This raises a potentially sensitive question: which countries should constitute the coordinating group of a campaign to ‘save’ the liberal world order? Limiting the membership to a small number of like-minded countries that possess the diplomatic networks and resources to lead issue-specific coalitions – say, Australia, Canada, France, Germany, Japan, South Korea and the UK – would offer an efficient design. However, this list might strike some as too ‘northern’ or ‘western’, particularly if the campaign’s purpose includes adapting multilateralism to the shifting landscape of international affairs. Expanding the core group to encompass a more globally representative group of middle powers – for instance, Brazil, India, Indonesia, Nigeria and South Africa – would help address this concern, but it might also yield an unwieldy group of less-than-like-minded countries. At worst, it could reproduce the political frictions that have paralysed aspects of the multilateral system. The purpose of plurilateralism is to overcome these problems, not to replicate them.
Once again, the Human Security Network offers a possible solution: to start with a small group of like-minded liberal states and subsequently invite other countries to self-select as partners, on condition that they (1) subscribe to the goal of sustaining and modernizing the liberal international order, and (2) commit to leading or participating in one of the related issue-specific coalitions. The advantage of this approach is that it focuses attention where it belongs: on the activities of the campaign rather than its loose coordination structure.
Basing an initiative on a core group of liberal democracies offers another advantage. These countries have an interest in adapting the rules-based international system to reflect the interests of emerging powers, but not at the price of abandoning human rights, freedom of expression, open rules-based trade, and the principle that governments should be accountable to the people they serve. Striking this balance will not be easy, but it is essential. Democracies must work together to uphold liberal values in a world of mounting authoritarianism and illiberal populism, while at the same time recognizing that international institutions and rules perform another vital function: enabling countries with different political and economic systems to manage their relations peacefully. Establishing a strong ‘caucus’ of liberal states at the core of a broader middle-powers campaign would help to resolve this issue.

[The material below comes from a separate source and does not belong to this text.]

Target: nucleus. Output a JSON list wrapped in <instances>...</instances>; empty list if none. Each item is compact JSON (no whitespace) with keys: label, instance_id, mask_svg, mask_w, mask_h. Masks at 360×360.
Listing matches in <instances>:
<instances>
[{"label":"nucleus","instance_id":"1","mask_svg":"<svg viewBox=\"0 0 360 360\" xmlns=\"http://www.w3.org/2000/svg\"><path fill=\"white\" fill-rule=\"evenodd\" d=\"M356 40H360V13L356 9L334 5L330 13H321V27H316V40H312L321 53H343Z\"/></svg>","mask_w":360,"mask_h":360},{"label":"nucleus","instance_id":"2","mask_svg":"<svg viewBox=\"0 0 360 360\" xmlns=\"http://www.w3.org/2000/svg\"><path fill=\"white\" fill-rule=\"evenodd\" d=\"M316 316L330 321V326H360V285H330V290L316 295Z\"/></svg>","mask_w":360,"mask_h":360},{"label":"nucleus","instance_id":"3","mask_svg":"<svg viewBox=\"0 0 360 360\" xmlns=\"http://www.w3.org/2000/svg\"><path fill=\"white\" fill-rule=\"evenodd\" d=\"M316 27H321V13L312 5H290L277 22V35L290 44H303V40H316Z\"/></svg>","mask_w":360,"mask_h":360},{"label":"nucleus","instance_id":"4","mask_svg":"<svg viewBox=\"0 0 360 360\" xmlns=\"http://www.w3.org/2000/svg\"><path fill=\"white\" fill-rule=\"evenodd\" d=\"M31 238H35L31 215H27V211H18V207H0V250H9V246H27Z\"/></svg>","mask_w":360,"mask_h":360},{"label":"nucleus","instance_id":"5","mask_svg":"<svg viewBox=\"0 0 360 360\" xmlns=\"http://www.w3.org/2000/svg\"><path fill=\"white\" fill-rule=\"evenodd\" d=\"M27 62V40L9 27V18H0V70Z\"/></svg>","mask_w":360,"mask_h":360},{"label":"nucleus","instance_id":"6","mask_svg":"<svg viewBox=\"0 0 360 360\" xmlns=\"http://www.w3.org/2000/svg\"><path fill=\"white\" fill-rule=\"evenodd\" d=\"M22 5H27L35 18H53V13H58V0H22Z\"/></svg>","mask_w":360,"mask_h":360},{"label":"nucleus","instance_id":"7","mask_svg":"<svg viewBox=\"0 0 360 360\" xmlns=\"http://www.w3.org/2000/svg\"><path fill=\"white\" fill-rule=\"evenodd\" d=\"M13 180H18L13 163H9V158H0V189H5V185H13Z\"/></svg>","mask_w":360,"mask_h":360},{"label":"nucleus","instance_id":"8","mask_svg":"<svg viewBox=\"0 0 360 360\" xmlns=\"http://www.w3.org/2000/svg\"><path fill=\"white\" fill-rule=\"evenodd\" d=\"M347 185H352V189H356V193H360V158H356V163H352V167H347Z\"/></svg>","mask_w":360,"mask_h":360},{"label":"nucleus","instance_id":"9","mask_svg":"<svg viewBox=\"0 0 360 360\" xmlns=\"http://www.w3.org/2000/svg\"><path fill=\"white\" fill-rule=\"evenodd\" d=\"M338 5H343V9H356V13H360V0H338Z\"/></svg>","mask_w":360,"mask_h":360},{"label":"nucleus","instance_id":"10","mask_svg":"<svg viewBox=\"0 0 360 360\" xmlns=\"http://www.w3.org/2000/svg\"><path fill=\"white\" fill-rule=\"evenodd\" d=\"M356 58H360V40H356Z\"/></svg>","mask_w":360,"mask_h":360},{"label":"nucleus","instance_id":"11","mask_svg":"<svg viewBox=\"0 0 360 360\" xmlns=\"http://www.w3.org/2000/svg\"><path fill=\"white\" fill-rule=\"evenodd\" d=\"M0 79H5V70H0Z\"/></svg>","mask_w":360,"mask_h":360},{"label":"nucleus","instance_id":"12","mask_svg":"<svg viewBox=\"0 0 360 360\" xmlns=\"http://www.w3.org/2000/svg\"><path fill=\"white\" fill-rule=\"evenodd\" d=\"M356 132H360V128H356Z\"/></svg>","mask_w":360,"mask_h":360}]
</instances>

- The campaign should not become a vehicle for anti-Americanism or ‘soft balancing’ against the US – The Trump administration opposes some multilateral institutions but supports others. Even when the White House demurs, powerful actors in the US political system and in its civil society can be important allies. Over the long term, sustaining and adapting the rules-based system will require renewed leadership from the US, not least because it remains the world’s foremost economic and military power. A middle-powers campaign that indulges anti-Americanism would work against this goal. Indeed, it would be a non-starter for countries such as Canada and Japan, which prioritize good relations with the US.